-- Start Dataset rows --
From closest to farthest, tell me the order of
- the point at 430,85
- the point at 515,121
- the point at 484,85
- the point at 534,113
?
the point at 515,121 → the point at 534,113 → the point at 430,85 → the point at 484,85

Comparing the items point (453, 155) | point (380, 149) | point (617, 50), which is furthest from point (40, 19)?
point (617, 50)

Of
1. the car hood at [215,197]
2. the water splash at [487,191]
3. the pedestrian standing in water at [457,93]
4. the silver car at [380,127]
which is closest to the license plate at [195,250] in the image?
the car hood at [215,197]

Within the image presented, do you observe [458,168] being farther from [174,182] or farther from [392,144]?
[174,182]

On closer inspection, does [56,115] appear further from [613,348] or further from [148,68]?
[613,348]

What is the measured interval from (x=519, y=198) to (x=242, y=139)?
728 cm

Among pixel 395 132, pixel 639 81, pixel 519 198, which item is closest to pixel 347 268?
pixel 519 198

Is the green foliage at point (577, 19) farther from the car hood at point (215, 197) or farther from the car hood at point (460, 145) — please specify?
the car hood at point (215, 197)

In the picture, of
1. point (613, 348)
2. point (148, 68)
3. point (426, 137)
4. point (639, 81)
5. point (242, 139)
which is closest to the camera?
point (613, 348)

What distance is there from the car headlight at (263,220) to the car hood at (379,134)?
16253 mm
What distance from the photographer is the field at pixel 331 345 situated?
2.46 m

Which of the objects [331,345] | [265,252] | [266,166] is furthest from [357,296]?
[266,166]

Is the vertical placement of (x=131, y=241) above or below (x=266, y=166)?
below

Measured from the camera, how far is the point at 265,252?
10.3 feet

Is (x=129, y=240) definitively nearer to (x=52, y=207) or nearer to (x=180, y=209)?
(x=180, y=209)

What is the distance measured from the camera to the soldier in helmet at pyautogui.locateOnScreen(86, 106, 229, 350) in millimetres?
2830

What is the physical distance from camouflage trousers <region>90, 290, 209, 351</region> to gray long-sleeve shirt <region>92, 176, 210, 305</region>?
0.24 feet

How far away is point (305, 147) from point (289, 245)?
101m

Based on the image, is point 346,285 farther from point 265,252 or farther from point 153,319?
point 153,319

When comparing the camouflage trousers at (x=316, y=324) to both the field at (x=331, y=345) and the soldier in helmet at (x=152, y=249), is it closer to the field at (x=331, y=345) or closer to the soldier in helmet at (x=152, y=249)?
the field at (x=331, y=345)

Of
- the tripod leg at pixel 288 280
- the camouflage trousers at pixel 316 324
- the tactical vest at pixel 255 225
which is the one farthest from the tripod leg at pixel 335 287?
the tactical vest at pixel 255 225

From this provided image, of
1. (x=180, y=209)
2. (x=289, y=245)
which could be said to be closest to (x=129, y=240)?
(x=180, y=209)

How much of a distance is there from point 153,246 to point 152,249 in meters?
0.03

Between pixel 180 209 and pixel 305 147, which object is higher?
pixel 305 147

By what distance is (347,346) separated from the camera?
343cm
-- End Dataset rows --
-- Start Dataset rows --
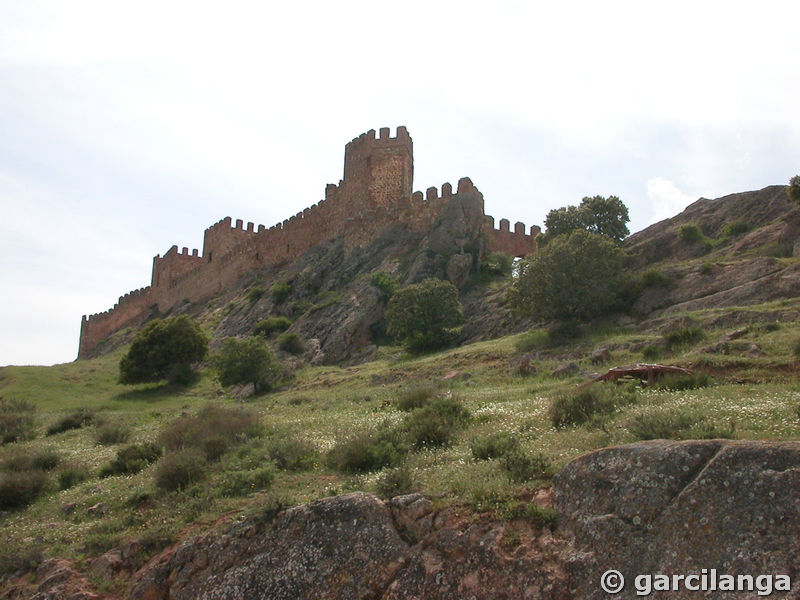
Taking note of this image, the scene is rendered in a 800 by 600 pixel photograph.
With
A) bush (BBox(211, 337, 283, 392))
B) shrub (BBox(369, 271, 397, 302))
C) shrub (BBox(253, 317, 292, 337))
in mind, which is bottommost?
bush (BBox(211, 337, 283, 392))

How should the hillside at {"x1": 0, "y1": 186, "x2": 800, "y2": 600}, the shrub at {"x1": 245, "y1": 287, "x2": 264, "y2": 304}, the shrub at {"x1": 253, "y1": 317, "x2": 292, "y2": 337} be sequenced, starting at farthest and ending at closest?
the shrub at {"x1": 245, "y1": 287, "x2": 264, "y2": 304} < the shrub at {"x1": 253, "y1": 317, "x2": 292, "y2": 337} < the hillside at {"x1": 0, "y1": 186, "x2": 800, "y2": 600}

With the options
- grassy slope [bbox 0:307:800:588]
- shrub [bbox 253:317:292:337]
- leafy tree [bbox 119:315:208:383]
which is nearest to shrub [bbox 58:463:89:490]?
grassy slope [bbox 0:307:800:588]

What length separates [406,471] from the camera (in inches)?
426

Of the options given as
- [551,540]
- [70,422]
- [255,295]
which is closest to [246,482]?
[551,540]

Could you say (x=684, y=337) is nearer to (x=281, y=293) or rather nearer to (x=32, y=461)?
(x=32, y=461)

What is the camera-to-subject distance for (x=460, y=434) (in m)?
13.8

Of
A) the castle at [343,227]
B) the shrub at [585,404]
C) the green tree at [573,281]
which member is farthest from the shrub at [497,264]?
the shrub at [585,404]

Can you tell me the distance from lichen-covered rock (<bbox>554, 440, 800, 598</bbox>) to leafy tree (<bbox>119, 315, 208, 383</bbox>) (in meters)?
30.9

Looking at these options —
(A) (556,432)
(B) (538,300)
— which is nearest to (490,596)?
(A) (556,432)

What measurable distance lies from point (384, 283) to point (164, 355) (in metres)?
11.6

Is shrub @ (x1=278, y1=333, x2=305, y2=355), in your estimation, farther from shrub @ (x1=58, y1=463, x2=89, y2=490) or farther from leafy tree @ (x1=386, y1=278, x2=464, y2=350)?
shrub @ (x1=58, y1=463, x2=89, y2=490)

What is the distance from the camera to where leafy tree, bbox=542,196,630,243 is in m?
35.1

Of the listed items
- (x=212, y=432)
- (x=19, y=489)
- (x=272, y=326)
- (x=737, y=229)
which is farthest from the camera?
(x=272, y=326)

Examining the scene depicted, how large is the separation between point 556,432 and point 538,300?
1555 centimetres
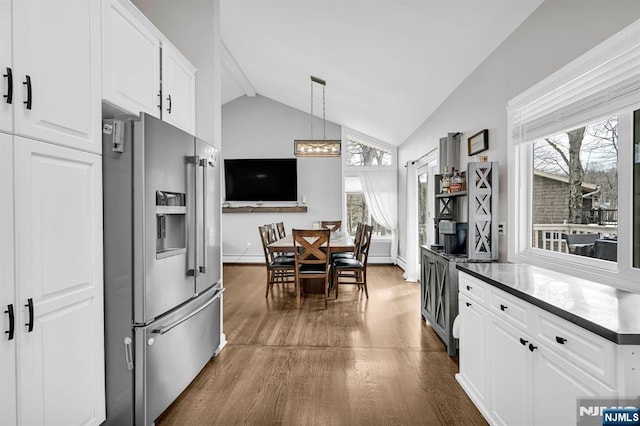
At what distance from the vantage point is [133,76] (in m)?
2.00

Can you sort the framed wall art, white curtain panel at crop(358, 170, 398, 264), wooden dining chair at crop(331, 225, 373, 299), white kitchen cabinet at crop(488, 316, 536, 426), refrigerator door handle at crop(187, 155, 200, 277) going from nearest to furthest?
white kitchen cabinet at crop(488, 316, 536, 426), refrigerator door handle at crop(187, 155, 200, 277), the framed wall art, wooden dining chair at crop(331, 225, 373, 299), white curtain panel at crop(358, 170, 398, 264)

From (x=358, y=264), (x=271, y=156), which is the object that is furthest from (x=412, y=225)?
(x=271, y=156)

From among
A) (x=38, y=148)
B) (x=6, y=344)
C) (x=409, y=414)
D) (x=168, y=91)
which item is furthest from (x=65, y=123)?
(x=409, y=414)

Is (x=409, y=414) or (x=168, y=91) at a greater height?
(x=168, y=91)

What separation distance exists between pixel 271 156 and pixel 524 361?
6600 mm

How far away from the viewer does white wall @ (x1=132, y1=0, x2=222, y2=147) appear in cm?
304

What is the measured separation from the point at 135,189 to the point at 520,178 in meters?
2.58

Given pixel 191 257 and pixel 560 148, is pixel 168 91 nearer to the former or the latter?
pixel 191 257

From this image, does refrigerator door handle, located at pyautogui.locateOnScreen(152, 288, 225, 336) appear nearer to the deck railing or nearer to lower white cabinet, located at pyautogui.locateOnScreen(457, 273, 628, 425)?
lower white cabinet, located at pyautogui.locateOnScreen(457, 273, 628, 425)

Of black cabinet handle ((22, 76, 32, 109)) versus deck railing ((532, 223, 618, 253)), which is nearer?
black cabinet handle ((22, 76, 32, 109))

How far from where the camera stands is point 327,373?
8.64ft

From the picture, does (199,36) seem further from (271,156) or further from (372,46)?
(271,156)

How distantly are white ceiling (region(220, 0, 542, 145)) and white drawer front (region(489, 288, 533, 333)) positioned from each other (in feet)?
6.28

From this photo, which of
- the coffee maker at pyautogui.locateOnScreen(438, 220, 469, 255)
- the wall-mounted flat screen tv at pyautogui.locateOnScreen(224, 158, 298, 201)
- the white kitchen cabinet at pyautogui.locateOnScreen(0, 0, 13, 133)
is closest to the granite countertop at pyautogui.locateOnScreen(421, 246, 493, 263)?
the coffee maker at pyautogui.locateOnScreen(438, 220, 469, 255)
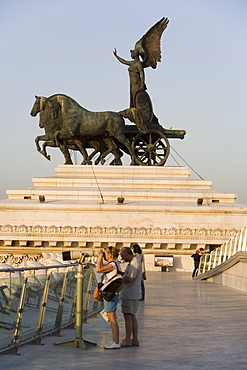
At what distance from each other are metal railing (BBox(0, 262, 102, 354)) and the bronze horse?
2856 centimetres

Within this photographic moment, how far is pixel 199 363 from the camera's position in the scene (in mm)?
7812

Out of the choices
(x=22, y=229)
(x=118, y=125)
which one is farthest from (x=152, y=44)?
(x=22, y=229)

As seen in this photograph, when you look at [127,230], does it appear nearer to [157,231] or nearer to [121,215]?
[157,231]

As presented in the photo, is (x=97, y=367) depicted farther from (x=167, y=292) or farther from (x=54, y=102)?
-- End Dataset rows --
-- Start Dataset rows --
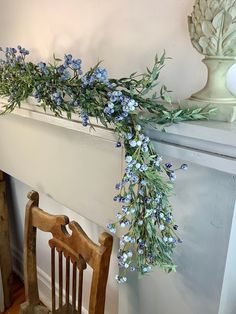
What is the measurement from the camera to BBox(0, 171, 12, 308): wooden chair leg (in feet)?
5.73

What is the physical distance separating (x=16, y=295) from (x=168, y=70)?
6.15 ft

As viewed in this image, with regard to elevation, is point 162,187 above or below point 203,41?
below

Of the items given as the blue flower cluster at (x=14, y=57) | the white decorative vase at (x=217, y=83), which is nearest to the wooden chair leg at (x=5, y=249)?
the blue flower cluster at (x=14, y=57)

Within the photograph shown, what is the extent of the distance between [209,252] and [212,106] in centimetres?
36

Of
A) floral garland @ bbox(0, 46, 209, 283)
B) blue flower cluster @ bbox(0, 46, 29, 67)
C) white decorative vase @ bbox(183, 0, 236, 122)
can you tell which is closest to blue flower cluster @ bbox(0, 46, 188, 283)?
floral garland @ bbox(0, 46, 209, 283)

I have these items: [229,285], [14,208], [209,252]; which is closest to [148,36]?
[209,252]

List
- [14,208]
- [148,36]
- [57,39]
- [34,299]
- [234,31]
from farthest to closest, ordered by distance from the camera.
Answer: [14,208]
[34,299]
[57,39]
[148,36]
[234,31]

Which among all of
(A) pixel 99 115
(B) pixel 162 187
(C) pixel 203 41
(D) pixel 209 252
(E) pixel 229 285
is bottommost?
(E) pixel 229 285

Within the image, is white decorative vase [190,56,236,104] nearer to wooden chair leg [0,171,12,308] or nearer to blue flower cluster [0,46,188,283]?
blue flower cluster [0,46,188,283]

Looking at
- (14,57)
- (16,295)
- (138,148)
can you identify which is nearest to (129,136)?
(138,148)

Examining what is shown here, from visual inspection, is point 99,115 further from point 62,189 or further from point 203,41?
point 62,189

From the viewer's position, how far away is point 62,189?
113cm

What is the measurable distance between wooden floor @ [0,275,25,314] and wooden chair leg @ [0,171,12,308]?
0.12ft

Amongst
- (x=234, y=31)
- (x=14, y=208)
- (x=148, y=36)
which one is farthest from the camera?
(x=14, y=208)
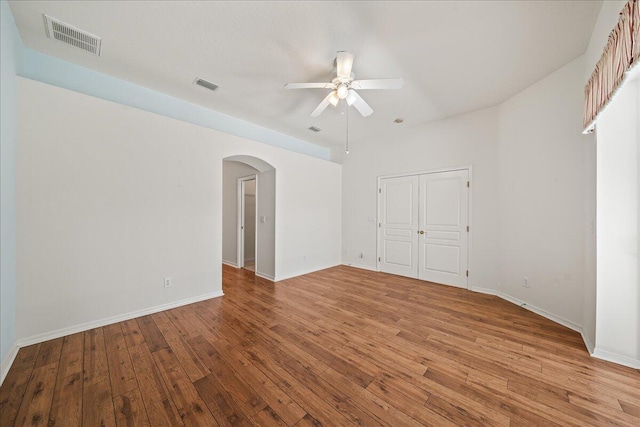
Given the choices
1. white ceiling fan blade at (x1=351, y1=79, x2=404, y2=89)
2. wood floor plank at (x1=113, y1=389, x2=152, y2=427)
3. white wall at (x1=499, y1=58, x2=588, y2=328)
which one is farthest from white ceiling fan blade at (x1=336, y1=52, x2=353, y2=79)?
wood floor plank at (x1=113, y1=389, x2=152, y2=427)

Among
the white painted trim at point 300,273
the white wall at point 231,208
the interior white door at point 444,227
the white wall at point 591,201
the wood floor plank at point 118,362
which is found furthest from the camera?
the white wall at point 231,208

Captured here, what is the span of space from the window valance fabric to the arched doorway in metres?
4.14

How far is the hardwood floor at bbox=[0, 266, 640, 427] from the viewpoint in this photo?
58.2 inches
-- End Dataset rows --
### What is expected
From the records above, pick out and copy each line that contains the word "presented". Only matches with the same capitalization count.

### Answer to this task
Within the image presented, do you observe [458,168] being farther from [174,182] or farther from [392,144]?
As presented in the photo, is (x=97, y=367) depicted farther from (x=167, y=292) or farther from (x=54, y=102)?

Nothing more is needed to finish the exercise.